- **EXERCISE**
Rewrite the post about Apple choosing NeXT over Be between "- It would have an" and "to re-tool it.", inclusive, changing "windowing system" to "display server".

- **SOURCE TEXT**

4. An easy way to transition from Classic Mac OS to the new Mac OS. Classic Mac OS "enablers" have been around forever on Linux for Mac hardware. This technology just needed to be better integrated into OS X to make it a viable Classic environment. No such technology was available to Be. Also, the Carbon API's were a very easy prospect on NeXT.
Actually, BeOS for PPC had SheepShaver, which allowed you to run Mac OS apps from within BeOS. (Functionally equivalent to the Yellow Box.) I've never used it, nor have I ever used a PPC BeOS machine, but from what I hear, it worked well. Carbon is a great idea, but I don't see any reason why it would have been more difficult to implement on BeOS than on OpenStep/OS X.
5. Finally, because of bad blood between Be and Apple, BeOS hadn't supported Mac hardware for years. This evened the playing field for portability of the actual OS's to PPC. Also, Apple had investigated Unix on the Mach kernel previously (remember MkLinux??) so the company itself had more experience in "Unix on Mach" making a full NeXT port to Mac hardware less daunting.
Apple was considering the purchase of Be in 1996-1997, and at this time Macs, BeBoxes, and clone Macs were the only machines BeOS ran on. It wasn't until the G3s came out in '97 that BeOS wouldn't work on Macs, and this as you said was for political and not technical reasons. BeOS would have been binary-compatible with the G3 - the only thing left to do would have been minor driver updates etc. for the new machines. But it was locked off of the G3s anyway, much the same way Mac OS X is locked off of older Mac hardware - although unlike the case with OS X, there are no workarounds that I know of to get BeOS working on newer Mac hardware.
I believe that Apple's acquisition of NeXT (or, as it turned out, NeXT's acquisition of Apple

) rather than Be was the better choice. I believe this for one reason: Steve Jobs. In my opinion, if Apple had not gotten Steve back, it would no longer be in business today. Gil Amelio was in the process of running Apple into the ground by licensing Mac hardware to clone makers who built faster Macs than Apple did and sold them for lower prices. If Apple had not bought either NeXT or Be, Amelio would have been fired several months later for his poor performance and replaced by another braindead Rick Belluzo-esque "tech whiz" who would have finished the job.
That said, hypothetically speaking, it is interesting to imagine how things would look today if Apple had bought Be but somehow Jobs was made Apple CEO anyway. If this happened to be the case, and it was BeOS instead of OpenStep that evolved into Mac OS X, I think this is how Mac OS X would look today:
- It would be much, much faster, in essentially every way. Not only faster than the real Mac OS X is, but faster than OS 9 and Windows as well. Even on rev A iMacs. In fact, owners of 1GHz Pentium IIIs running Windows XP would stare in awe at the 233MHz iMac that performs faster than their baby, and that's no joke.
- It would have an equally robust media layer, although this layer would benefit from the added overall responsiveness of the rest of the system.
- It would have a technologically inferior windowing system. Not a bad one, but the only reason Apple dumped OpenStep's Display PostScript, AFAIK, was because it was patented and they didn't want to pay licensing fees to Adobe. BeOS's windowing system was not patented by any third party and so there would have been no pressing need to re-tool it.
- It would not have an open-source "core," although it would probably still contain various small open-source Unix programs.
- It would have a kickass filesystem and equally kickass metadata support.
OK, I think I will end this post here.

- **EXCERPTED RECORDS**
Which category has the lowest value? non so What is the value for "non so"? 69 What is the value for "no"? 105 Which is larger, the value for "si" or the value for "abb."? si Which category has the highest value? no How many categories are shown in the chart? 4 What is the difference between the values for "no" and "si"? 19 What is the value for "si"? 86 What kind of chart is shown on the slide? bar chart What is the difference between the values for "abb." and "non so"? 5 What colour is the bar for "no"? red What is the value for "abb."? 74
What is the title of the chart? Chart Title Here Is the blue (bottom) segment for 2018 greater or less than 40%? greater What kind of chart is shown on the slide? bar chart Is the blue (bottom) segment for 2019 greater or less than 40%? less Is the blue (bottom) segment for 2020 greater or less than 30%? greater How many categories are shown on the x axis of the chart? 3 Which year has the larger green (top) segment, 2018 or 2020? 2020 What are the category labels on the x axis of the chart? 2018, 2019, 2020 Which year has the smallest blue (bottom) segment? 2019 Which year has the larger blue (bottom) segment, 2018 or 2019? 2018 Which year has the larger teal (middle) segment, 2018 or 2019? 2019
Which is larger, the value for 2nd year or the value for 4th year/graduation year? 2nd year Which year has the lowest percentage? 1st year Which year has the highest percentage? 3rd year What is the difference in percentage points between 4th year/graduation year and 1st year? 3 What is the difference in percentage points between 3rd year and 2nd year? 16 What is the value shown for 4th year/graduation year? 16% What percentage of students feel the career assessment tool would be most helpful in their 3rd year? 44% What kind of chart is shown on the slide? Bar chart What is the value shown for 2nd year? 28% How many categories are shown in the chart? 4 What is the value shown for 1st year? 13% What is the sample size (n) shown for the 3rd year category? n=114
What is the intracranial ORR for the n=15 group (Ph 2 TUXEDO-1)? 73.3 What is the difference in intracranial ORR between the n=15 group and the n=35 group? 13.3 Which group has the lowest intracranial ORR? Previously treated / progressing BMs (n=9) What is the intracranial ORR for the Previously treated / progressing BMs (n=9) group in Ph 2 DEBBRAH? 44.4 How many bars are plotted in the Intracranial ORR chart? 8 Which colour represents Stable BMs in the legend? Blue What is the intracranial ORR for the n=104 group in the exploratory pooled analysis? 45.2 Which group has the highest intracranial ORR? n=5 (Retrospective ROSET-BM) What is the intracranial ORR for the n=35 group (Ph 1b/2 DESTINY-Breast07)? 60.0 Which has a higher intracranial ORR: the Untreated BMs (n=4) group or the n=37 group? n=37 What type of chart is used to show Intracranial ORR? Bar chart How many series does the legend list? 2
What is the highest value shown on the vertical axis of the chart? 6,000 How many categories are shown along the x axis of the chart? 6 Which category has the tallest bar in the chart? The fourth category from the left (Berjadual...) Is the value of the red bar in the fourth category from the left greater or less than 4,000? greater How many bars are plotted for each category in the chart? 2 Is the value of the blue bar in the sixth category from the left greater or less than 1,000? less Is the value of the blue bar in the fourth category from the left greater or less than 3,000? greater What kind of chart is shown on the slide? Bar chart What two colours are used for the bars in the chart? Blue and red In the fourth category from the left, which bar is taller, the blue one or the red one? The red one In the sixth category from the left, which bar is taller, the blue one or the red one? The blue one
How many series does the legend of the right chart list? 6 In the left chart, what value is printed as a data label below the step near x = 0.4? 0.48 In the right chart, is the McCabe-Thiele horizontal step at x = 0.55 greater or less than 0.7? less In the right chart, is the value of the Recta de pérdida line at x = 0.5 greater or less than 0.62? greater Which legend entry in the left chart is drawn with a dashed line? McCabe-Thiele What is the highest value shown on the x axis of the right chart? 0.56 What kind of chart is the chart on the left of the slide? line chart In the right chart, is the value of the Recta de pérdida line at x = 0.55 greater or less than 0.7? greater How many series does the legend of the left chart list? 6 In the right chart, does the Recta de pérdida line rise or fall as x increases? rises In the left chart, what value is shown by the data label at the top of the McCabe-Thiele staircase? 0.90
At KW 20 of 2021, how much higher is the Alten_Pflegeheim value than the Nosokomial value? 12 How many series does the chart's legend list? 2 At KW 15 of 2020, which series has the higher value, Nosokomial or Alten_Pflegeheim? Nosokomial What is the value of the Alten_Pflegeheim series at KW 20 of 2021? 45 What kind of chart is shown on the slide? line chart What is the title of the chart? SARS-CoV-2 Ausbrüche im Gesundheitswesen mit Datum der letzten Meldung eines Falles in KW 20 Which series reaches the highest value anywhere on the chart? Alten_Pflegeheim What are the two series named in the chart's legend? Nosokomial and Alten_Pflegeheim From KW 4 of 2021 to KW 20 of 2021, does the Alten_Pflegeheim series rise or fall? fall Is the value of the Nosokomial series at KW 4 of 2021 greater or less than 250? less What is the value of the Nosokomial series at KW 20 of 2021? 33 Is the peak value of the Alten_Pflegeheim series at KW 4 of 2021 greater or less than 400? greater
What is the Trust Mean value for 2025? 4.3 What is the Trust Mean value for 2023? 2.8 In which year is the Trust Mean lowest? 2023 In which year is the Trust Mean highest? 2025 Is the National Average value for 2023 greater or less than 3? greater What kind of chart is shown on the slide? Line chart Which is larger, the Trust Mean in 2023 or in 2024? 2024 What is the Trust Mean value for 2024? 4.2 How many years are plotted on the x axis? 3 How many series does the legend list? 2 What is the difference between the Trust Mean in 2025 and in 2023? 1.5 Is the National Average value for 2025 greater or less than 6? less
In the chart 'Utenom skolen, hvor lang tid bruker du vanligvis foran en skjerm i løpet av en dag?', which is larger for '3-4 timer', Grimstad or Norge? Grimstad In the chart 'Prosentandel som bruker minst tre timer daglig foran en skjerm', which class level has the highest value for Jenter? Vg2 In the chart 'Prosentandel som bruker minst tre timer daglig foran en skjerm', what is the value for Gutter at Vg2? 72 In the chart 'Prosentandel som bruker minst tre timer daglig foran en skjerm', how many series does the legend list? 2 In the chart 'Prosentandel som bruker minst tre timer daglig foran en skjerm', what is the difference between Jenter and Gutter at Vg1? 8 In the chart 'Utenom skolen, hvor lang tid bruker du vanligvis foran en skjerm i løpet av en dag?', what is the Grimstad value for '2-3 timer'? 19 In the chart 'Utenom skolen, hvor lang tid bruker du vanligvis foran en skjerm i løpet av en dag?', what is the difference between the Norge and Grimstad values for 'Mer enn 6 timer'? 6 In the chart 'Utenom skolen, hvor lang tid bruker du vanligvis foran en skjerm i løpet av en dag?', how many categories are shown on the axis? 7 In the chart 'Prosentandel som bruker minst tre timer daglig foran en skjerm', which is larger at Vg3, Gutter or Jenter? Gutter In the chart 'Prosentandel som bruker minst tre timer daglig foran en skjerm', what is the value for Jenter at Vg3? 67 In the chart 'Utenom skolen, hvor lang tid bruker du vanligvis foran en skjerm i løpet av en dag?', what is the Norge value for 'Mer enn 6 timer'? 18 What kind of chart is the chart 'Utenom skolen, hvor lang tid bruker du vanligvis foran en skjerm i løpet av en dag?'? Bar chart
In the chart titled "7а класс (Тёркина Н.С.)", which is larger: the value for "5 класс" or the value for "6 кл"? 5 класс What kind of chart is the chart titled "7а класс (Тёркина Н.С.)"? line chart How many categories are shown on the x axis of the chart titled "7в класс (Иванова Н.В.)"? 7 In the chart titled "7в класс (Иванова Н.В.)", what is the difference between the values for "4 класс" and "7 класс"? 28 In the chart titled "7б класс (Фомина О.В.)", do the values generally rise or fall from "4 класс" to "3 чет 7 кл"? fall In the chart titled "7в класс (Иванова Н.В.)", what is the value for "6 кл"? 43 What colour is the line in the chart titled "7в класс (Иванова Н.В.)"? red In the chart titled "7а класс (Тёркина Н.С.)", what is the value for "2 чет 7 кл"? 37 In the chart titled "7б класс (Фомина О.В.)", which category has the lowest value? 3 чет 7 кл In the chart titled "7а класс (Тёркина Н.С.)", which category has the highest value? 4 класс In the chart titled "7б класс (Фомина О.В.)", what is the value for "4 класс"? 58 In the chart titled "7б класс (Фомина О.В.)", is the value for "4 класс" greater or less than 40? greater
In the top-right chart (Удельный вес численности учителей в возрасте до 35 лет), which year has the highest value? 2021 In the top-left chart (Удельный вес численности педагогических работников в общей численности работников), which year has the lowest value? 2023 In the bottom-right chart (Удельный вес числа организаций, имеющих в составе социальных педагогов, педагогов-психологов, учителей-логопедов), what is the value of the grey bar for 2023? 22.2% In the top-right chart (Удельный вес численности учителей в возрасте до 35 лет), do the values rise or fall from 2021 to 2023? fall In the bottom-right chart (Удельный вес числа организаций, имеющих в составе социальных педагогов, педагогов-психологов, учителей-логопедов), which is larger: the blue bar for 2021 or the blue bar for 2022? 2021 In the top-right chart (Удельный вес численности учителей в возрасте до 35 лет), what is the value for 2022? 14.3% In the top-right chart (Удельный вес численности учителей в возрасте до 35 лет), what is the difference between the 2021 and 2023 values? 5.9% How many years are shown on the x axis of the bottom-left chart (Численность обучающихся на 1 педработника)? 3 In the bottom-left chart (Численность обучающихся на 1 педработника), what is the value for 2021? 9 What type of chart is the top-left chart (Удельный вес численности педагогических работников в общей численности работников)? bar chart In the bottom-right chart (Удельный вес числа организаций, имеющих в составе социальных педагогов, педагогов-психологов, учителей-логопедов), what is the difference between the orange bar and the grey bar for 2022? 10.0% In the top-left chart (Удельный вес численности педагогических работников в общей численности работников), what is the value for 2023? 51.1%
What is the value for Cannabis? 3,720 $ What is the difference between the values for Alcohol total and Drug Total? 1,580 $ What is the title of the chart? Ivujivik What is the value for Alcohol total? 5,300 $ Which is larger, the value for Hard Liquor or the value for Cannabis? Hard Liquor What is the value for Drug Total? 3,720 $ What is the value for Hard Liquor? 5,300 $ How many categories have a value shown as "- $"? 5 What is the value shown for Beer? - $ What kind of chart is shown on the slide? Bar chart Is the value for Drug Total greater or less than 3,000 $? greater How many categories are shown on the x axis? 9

- **RESULT**
- It would have an equally robust media layer, although this layer would benefit from the added overall responsiveness of the rest of the system.
- It would have a technologically inferior display server. Not a bad one, but the only reason Apple dumped OpenStep's Display PostScript, AFAIK, was because it was patented and they didn't want to pay licensing fees to Adobe. BeOS's display server was not patented by any third party and so there would have been no pressing need to re-tool it.